QUOTED PASSAGE:

Expand `@dataset` or introduce new type to allow for citing of parts/subsets of datasets

The entry type @dataset is already used in repositories like e.g. zenodo (example) and it seems it will also be adopted by Dataverse (according to this issue).

More information on the entry type @dataset was already stated in #880

However, recommendations on data citation also include the advice that when only parts of a dataset are used those should specifically be cited.

Data Citation Synthesis Group: Joint Declaration of Data Citation Principles. (2014). Martone M. (ed.) San Diego CA: FORCE11. DOI: 10.25490/a97f-egyk
1. Specificity and Verifiability
Data citations should facilitate identification of, access to, and verification of the specific data that support a claim. Citations or citation metadata should include information about provenance and fixity sufficient to facilitate verifying that the specific timeslice, version and/or granular portion of data retrieved subsequently is the same as was originally cited.
- Ball, A. & Duke, M. (2015). How to Cite Datasets and Link to Publications. DCC How-to Guides. Edinburgh: Digital Curation Centre. Available online: https://www.dcc.ac.uk/guidance/how-guides/cite-datasets see comments on Data citation for authors > Granularity

Dataverse is already providing citation examples for files and the containing collections/datasets, e.g. DOI:10.7910/DVN/EDQQ4O/FKJNCC. There the file contained has the entry type @incollection in bibtex format.

While @incollection works, I do not think it is ideal as many citation styles explicitly want to have special treatment for datasets; Since subsets (e.g. a subfolder) of datasets still are datasets representing them with @incollection would hinder the separate treatment.

Thus, I believe that @dataset should be expanded or a whole new entry type @indataset analogous to @incollection should be introduced.

In the coming days I could provide suggestions for both cases (expanding @dataset and introducing @indataset) if this is something that might be added to BibLaTeX.

I think that this is a good idea and since @dateset is not so widely used yet, the opportunity to enhance the data model for it is a good one. Please do provide suggestions as to what fields would be appropriate.

Apologies for the long silence.

After looking through examples from other repositories and recommendations listed in #880 I would suggest this data model:

1. For a whole dataset (@dataset) the record can already be compiled with the mandatory and the allowed fields, e.g.:

@dataset{<key>,
title = {<title>},
date = {<date, ISO>},
publisher = {<publisher>},
eprint = {<persistent uri>}, (or DOI)
eprinttype = {<persistent eprint/uri type, e.g. hdl>},
url = {<url>},
urldate = {<date of access, ISO},
editor = {<editors>},
author = {<creators/authors>},
(also editora, editoratype etc. can be used if necessary)

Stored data
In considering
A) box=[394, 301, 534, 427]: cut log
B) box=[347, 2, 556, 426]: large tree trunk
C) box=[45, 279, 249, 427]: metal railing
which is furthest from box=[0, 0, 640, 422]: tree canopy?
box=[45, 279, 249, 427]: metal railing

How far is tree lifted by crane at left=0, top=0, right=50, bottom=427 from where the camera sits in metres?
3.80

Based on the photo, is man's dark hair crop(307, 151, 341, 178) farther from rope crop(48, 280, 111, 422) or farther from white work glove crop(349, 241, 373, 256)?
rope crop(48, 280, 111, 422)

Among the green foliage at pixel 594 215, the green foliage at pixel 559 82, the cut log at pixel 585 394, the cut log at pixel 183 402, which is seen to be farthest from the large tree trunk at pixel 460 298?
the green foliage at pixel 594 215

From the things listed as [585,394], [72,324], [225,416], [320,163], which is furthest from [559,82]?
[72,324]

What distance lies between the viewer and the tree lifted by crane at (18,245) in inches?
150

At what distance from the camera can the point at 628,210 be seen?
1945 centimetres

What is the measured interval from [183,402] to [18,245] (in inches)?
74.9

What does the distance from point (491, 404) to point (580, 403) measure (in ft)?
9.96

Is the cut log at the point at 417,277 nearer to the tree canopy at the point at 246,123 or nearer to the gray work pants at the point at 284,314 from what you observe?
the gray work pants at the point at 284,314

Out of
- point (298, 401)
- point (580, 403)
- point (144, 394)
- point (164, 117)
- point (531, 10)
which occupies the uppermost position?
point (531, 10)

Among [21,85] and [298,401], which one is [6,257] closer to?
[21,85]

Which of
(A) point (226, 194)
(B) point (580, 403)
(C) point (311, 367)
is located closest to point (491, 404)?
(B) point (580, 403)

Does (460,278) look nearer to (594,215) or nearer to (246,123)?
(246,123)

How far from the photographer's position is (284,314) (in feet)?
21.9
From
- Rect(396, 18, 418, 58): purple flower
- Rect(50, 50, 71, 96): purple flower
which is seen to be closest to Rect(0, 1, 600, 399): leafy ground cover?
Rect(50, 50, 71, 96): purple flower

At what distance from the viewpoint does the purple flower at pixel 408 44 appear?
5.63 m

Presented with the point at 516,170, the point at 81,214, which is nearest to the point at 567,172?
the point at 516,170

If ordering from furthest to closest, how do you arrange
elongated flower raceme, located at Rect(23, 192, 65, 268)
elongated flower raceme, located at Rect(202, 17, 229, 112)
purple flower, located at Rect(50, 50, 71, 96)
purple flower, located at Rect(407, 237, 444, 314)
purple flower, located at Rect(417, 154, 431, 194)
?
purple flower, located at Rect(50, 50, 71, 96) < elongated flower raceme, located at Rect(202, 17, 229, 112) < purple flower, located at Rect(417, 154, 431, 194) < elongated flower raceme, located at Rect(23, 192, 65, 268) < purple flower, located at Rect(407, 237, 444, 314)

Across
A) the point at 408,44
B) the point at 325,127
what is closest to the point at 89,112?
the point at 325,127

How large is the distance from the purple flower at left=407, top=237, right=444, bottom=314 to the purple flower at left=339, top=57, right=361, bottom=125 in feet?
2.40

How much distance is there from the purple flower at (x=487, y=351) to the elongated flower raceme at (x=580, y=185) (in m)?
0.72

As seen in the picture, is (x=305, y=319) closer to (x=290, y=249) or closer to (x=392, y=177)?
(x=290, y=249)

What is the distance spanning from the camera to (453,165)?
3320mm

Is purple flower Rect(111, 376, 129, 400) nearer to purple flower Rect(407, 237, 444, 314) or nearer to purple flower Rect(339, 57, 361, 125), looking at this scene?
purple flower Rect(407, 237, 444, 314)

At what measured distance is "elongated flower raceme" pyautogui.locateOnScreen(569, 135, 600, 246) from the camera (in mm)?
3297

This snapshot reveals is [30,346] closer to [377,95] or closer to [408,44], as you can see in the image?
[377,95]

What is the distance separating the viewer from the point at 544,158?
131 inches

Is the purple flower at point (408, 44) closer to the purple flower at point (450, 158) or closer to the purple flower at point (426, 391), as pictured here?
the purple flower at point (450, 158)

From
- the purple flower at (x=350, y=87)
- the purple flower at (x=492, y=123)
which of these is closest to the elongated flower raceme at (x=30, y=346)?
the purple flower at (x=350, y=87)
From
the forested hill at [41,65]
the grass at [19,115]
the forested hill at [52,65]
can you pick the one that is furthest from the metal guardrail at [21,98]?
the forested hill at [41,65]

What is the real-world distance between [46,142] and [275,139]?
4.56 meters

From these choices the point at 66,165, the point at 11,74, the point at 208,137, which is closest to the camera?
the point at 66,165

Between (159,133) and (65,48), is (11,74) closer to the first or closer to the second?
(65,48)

PROBLEM REQUIREMENTS: Turn the paragraph beginning "While @incollection works" in the BibLaTeX thread above into a short bulleted list that keeps its main facts.

TASK ANSWER:
- @incollection works for citing parts of datasets, but the writer does not think it is ideal.
- Many citation styles explicitly want special treatment for datasets.
- Subsets of datasets, such as a subfolder, are still datasets, so representing them with @incollection would hinder that separate treatment.